Copy the lines below verbatim, starting with the line that contains "Judging by the" and continuing through the last of the entries, both ends included.

**Given data**
>> BEGIN

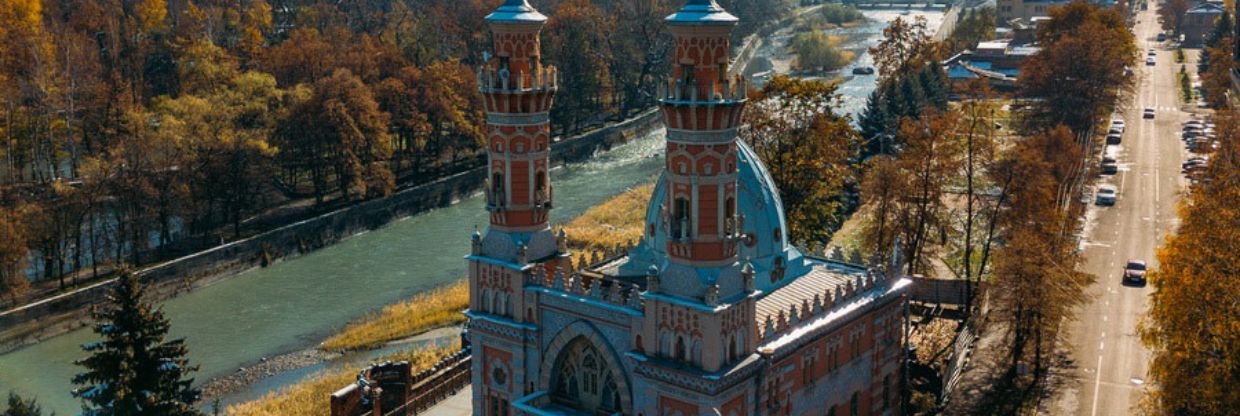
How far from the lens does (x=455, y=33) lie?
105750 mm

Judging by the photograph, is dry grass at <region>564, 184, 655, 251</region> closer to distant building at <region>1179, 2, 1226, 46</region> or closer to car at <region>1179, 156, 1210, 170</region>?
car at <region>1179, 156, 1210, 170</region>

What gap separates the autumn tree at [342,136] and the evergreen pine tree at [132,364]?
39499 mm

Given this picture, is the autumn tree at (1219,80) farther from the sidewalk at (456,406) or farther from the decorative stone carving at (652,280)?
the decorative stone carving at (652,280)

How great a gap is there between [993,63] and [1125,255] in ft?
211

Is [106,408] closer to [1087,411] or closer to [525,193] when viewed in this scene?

>> END

**Finished task**
Judging by the photograph, is dry grass at <region>564, 184, 655, 251</region> closer to distant building at <region>1179, 2, 1226, 46</region> or closer to car at <region>1179, 156, 1210, 170</region>?
car at <region>1179, 156, 1210, 170</region>

What gap separates the autumn tree at [342,136] and the evergreen pine tree at [132,364]?
39499 mm

Given this picture, is the autumn tree at (1219,80) farther from the sidewalk at (456,406) or farther from the decorative stone carving at (652,280)?
the decorative stone carving at (652,280)

How great a gap is there between [993,63] and [1125,255] in ft?
211

Is [106,408] closer to [1087,411] or closer to [525,193] when viewed in this scene?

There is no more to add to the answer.